■ Text under study ■

[Gluster-devel] Single-process (server and client) AFR problems

Krishna Srinivas krishna at zresearch.com
Tue May 20 09:48:08 UTC 2008


In this setup, home1 is sending CHILD_UP event to "server" xlator instead
of the "home" afr xlator. (and home2 is not up) This makes afr think none
of its subvols are up. We will fix it to handle this situation.

Thanks
Krishna

On Tue, May 20, 2008 at 2:00 PM, Gordan Bobic <gordan at bobich.net> wrote:

> This is with release 1.3.9.
>
> Not much more that seems relevant turns up in the logs with -L DEBUG (DNS
> chatter, mentions that the 2nd server isn't talking (glusterfs is switched
> off on it because that causes the lock-up).
>
> This gets logged when I try to cat ~/.bashrc:
>
> 2008-05-20 09:14:08 D [fuse-bridge.c:375:fuse_entry_cbk] glusterfs-fuse:
> 39: (34) /gordan/.bashrc =>
>  60166157
> 2008-05-20 09:14:08 D [inode.c:577:__create_inode] fuse/inode: create
> inode(60166157)
> 2008-05-20 09:14:08 D [inode.c:367:__active_inode] fuse/inode: activating
> inode(60166157), lru=7/102
> 4
> 2008-05-20 09:14:08 D [inode.c:367:__active_inode] fuse/inode: activating
> inode(60166157), lru=7/102
> 4
> 2008-05-20 09:14:08 D [fuse-bridge.c:1517:fuse_open] glusterfs-fuse: 40:
> OPEN /gordan/.bashrc
> 2008-05-20 09:14:08 E [afr.c:1985:afr_selfheal] home: none of the children
> are up for locking, retur
> ning EIO
> 2008-05-20 09:14:08 E [fuse-bridge.c:692:fuse_fd_cbk] glusterfs-fuse: 40:
> (12) /gordan/.bashrc => -1
>  (5)
>
> On the command line, I get back "Input/output error". I can ls the files,
> but cannot actually read them.

■ Raw data ■

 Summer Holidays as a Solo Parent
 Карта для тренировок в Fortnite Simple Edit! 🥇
...
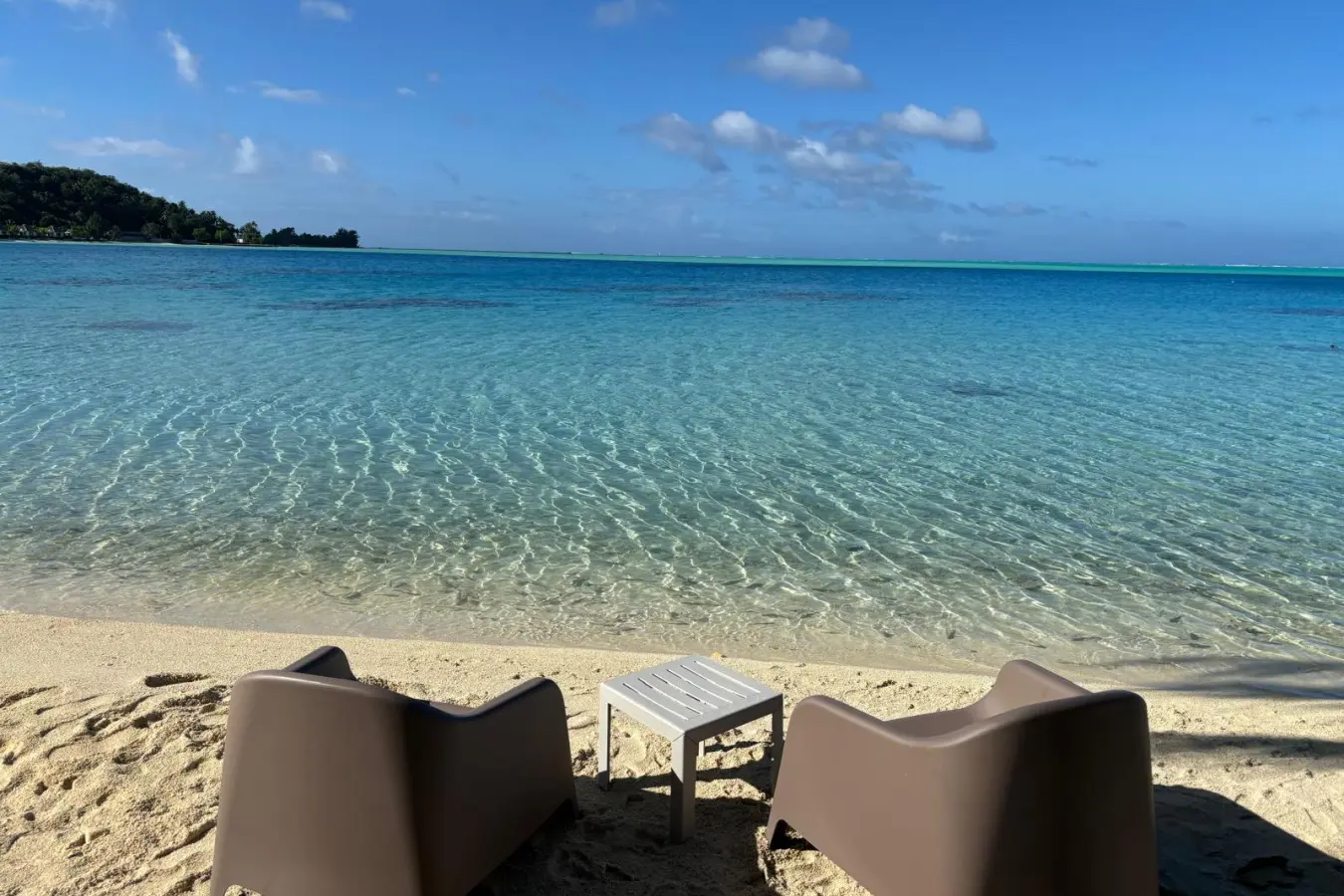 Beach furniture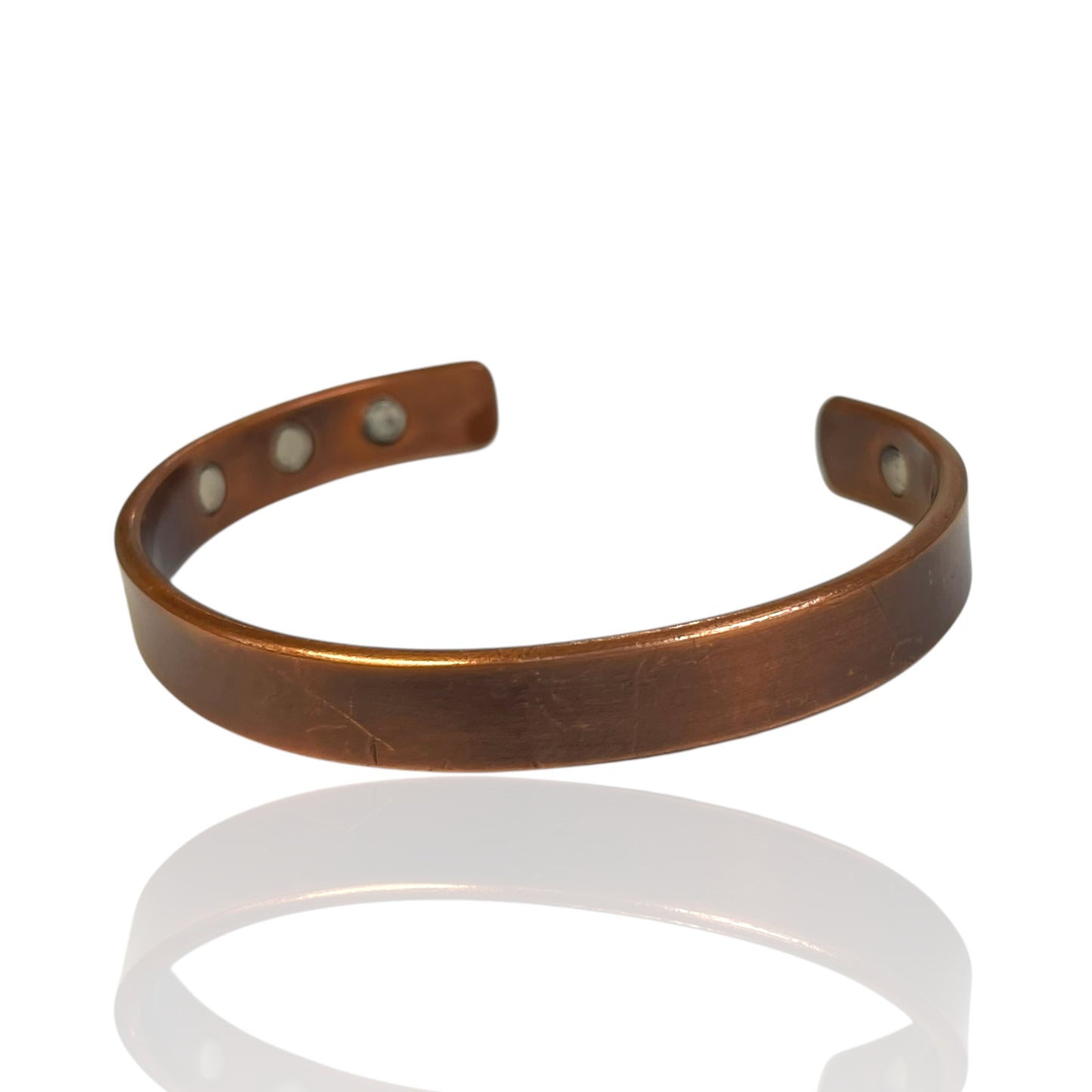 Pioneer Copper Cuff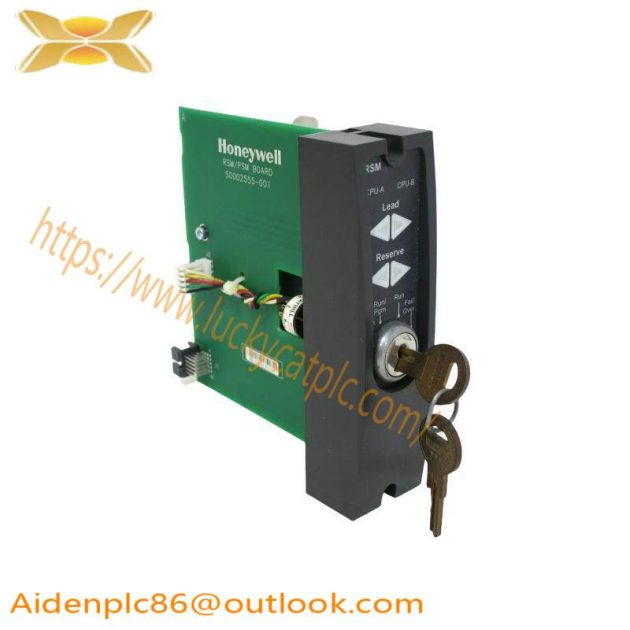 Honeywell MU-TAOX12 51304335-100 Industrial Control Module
---
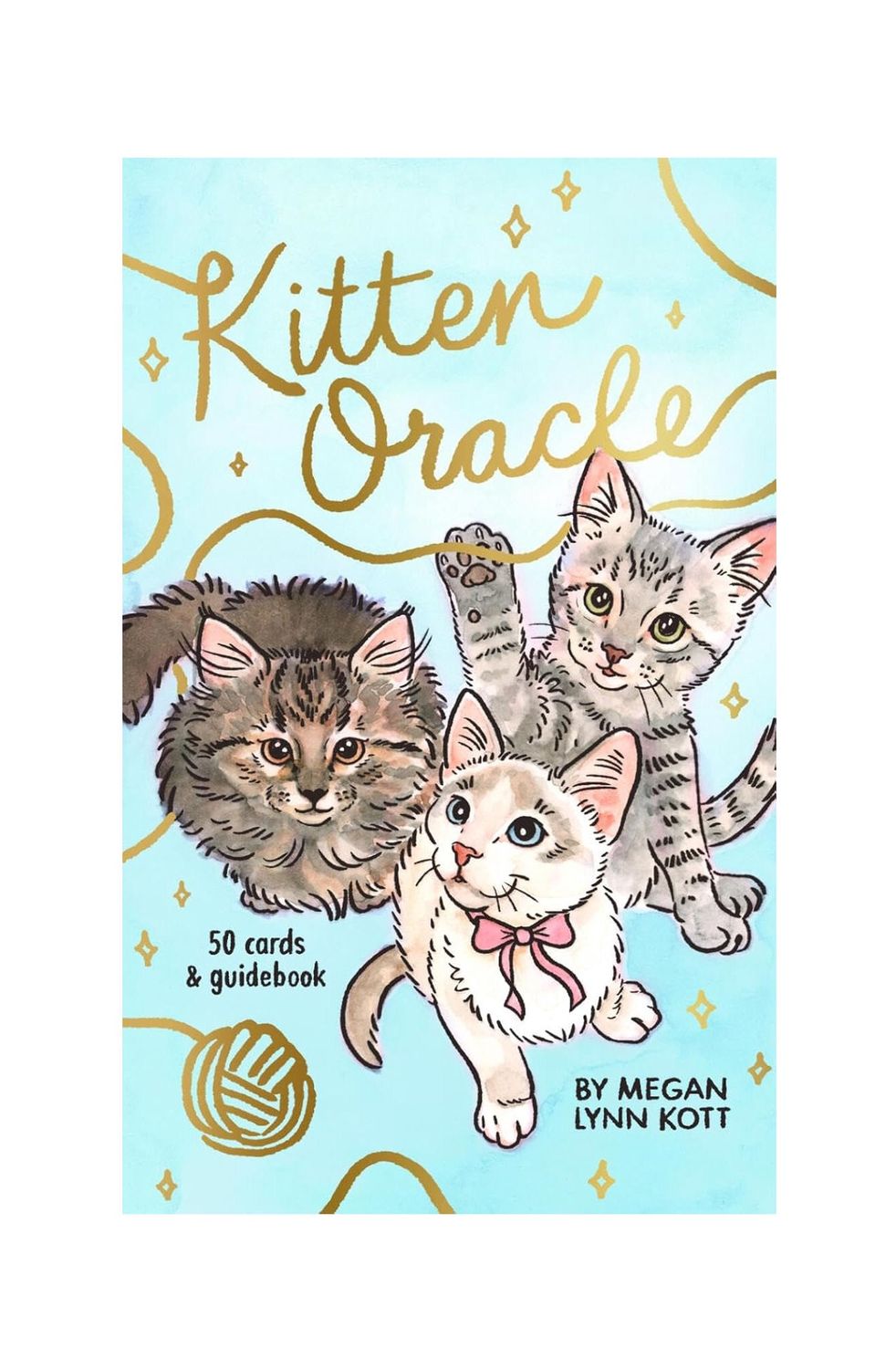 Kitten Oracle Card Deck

■ Task requirements ■
(A) In the mailing-list message about the GlusterFS AFR problem, to which translator is home1 sending the CHILD_UP event?
(B) Render this sentence from the GlusterFS mailing-list message in French: "I can ls the files, but cannot actually read them."
(C) Carry on the GlusterFS mailing-list message about the AFR problem from its last sentence.

■ Task results ■
(A) To the "server" xlator instead of the "home" afr xlator.

(B) Je peux lister les fichiers avec ls, mais je ne peux pas réellement les lire.

(C)
>
> This is with only the first server up. Same happens when I mount home.vol
> via fstab or via something like:
> glusterfs -f /etc/glusterfs/home.vol /home
>
> I have also reduced the config (single process, intended for servers) to a
> bare minimum (removed posix lock layer), to get to the bottom of it, but I
> cannot get any reads to work:
>
> volume home1
>         type storage/posix
>        option directory /gluster/home
> end-volume
>
> volume home2
>         type protocol/client
>        option transport-type tcp/client
>        option remote-host 192.168.3.1
>        option remote-subvolume home2
> end-volume
>
> volume home
>        type cluster/afr
>        option read-subvolume home1
>        subvolumes home1 home2
> end-volume
>
> volume server
>        type protocol/server
>        option transport-type tcp/server
>        subvolumes home home1
>         option auth.ip.home.allow 127.0.0.1,192.168.*
>        option auth.ip.home1.allow 127.0.0.1,192.168.*
> end-volume
>
> On a related node, if single-process is used, how does GlusterFS know which
> volume to mount? For example, if it is trying to mount the protocol/client
> volume (home2), the obviously, that won't work because the 2nd server is
> not up. If it is mounting the protocol/server volume, then is it trying to
> mount home or home1? Or does it mount the outermost volume that _isn't_ a
> protocol/[client|server] (which is "home" in this case)?
>
> Thanks.
>
> Gordan
>
> On Tue, 20 May 2008 13:18:07 +0530, Krishna Srinivas
> <krishna at zresearch.com> wrote:
> > Gordan,
> >
> > Which patch set is this? Can you run glusterfs server side with "-L
> DEBUG"
> > and send the logs?
> >
> > Thanks
> > Krishna
> >
> > On Tue, May 20, 2008 at 1:56 AM, Gordan Bobic <gordan at bobich.net> wrote:
> >> Hi,
> >>
> >> I'm having rather major problems getting single-process AFR to work
> > between
> >> two servers. When both servers come up, the GlusterFS on both locks up
> >> pretty solid. The processes that try to access the FS (including ls)
> > seem to
> >> get nowhere for a few minutes, and then complete. But something gets
> > stuck,
> >> and glusterfs cannot be killed even with -9!
> >>
> >> Another worrying thing is that fuse kernel module ends up having a
> > reference
> >> count even after glusterfs process gets killed (sometimes killing the
> > remote
> >> process that isn't locked up on it's host can break the locked-up
> > operations
> >> and allow for the local glusterfs process to be killed). So fuse then
> > cannot
> >> be unloaded.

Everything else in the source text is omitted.